Founded in 1695, Christ Church on Second Street, north of Market, has a long and honorable past. Founding Fathers, such as George Washington and John Adams, worshipped there, and Benjamin Franklin, Benjamin Rush, Joseph Hewes, and other signers of the Declaration of Independence are buried within its graveyard, located at Fifth and Arch Streets.

The church has also been the site of mystery and intrigue. One such story comes from Townsend Ward, a secretary of the Historical Society of Pennsylvania, who died in 1885. Ward published an account in 1880, which was later reprinted in the Public Ledger in January of 1907. He related how on a cold November evening, the voice of a woman had been heard at Christ Church. The sexton and two young boys searched the church, but no one was located.  A month or so later, the iron door of a sepulcher was opened on the north side of the church, which revealed upon its steps "the body of a young lady in her shroud, who had been buried as dead" but met her grim fate as a "premature burial."

Chime of the Eight Bells
Christ Church is famous for its "Chime of Eight Bells" (pictured at right). The largest bell weighed 2,040 pounds. The bell was cast in England and brought to Philadelphia in 1754 on the ship Myrtilla by Capt. Richard Buden, who lies interred within the church's cemetery. It is with the bells that our mystery begins in earnest.

According to John F. Watson, the early 19th-century Philadelphia antiquarian, after the Declaration of Independence was read to the public on July 4, 1776, the bells of Christ Church rang out. The chimes often rang out to announce public events. The ringing on July 4 was not to the liking of the church rector, the Reverend Jacob Duche, who was loyal to the Crown of England. But it was pleasing to the vestry, who were unanimous in their support of the Rebellion.  It was feared the chimes would be confiscated by the British, so they were taken down in 1777 and purportedly taken to either Bethlehem or Allentown. They were returned after the British evacuated Philadelphia in the summer of 1778.

Newspaper article dated March 26, 1909
During late March in 1909, many Philadelphia newspapers, such as the Bulletin, The Press, and others, ran articles about the discovery of a "Revolutionary Tunnel" leading to Christ Church. The entrance to the tunnel was accidentally found by Edward Duncan and other workmen underneath the hardware store of James M. Vance & Co. at 211-13 Market Street. Described as being some 200 feet in length, 3 feet wide, and 7 feet high, the main passageway terminated at a blind wall where the "remains of an old stairway were also found" along with "the crumbling bones"  of some eight skeletons,  determined later to be located directly underneath the tower of Christ's Church.

* **Instruction**
Set down word for word the part of the Christ Church passage that begins at the words "Founded in 1695, Christ" and stops after the words "and Arch Streets.".

* **Supplied data**
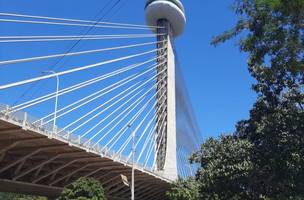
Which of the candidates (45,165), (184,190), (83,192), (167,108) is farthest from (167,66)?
(83,192)

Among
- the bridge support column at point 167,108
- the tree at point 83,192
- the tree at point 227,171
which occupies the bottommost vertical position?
the tree at point 83,192

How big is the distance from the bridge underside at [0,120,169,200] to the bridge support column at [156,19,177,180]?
19.2ft

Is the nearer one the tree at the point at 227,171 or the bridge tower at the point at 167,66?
the tree at the point at 227,171

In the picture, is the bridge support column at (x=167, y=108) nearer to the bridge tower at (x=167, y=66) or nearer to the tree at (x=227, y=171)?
the bridge tower at (x=167, y=66)

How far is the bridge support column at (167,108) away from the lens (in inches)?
2409

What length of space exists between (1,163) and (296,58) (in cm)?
2865

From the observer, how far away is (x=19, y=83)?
1117 inches

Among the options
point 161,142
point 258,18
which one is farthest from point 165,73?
point 258,18

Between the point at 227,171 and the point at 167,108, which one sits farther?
the point at 167,108

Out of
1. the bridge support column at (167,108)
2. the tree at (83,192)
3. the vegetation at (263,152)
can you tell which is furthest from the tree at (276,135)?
the bridge support column at (167,108)

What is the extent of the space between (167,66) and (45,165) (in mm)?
28385

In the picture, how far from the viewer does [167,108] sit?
212 ft

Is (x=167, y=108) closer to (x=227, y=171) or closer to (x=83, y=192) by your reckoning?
(x=227, y=171)

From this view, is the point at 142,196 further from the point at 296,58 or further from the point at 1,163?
the point at 296,58
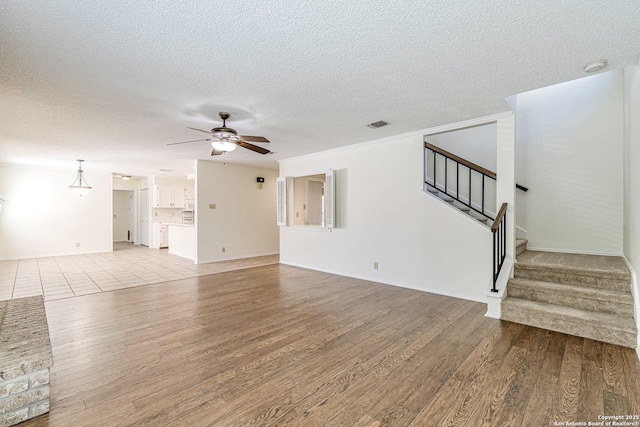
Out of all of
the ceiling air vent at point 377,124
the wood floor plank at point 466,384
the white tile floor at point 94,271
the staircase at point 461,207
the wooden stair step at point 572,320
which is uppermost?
the ceiling air vent at point 377,124

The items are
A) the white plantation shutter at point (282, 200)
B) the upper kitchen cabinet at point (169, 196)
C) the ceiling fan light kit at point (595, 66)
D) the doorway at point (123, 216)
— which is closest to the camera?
the ceiling fan light kit at point (595, 66)

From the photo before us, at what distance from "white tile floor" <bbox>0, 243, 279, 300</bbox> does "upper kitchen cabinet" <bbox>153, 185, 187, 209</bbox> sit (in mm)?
2022

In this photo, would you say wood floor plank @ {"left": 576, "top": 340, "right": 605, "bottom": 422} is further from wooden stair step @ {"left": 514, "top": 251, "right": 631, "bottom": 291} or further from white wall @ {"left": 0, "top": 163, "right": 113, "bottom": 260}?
white wall @ {"left": 0, "top": 163, "right": 113, "bottom": 260}

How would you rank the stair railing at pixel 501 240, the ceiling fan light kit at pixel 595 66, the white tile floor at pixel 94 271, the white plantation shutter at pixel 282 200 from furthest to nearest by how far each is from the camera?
1. the white plantation shutter at pixel 282 200
2. the white tile floor at pixel 94 271
3. the stair railing at pixel 501 240
4. the ceiling fan light kit at pixel 595 66

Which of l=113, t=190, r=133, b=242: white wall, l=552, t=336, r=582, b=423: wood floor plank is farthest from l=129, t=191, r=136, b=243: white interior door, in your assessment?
l=552, t=336, r=582, b=423: wood floor plank

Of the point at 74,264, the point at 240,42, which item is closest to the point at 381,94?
the point at 240,42

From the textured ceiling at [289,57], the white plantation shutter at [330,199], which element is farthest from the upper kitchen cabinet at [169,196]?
the white plantation shutter at [330,199]

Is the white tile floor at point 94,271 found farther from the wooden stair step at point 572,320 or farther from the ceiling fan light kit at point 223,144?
the wooden stair step at point 572,320

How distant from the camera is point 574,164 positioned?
4230mm

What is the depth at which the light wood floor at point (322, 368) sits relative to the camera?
175 cm

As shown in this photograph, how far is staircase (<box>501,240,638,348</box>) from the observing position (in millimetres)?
2695

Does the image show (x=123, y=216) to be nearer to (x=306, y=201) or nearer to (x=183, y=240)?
(x=183, y=240)

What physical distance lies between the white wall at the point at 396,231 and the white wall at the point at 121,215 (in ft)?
29.6

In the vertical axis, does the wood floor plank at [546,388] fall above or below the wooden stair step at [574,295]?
below
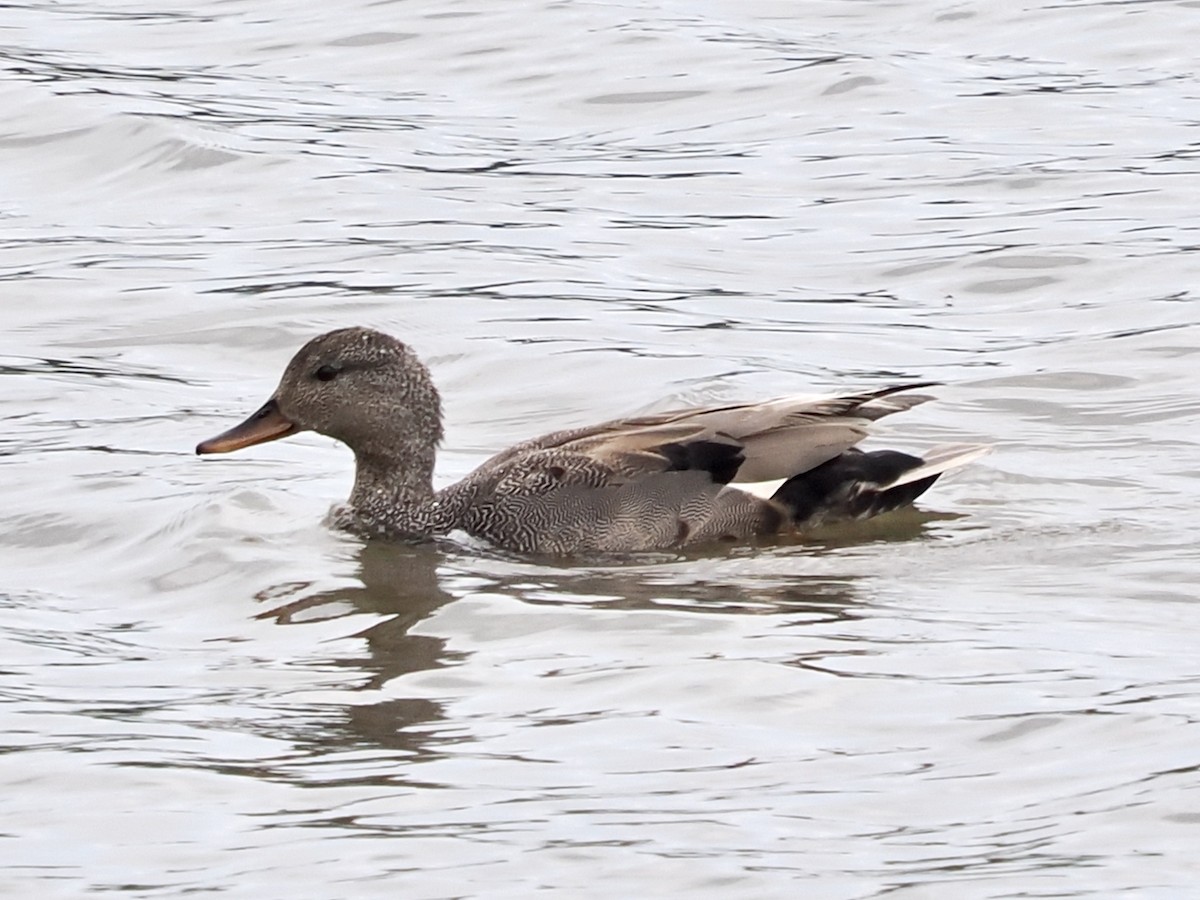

* **Full solution**
Founded in 1695, Christ Church on Second Street, north of Market, has a long and honorable past. Founding Fathers, such as George Washington and John Adams, worshipped there, and Benjamin Franklin, Benjamin Rush, Joseph Hewes, and other signers of the Declaration of Independence are buried within its graveyard, located at Fifth and Arch Streets.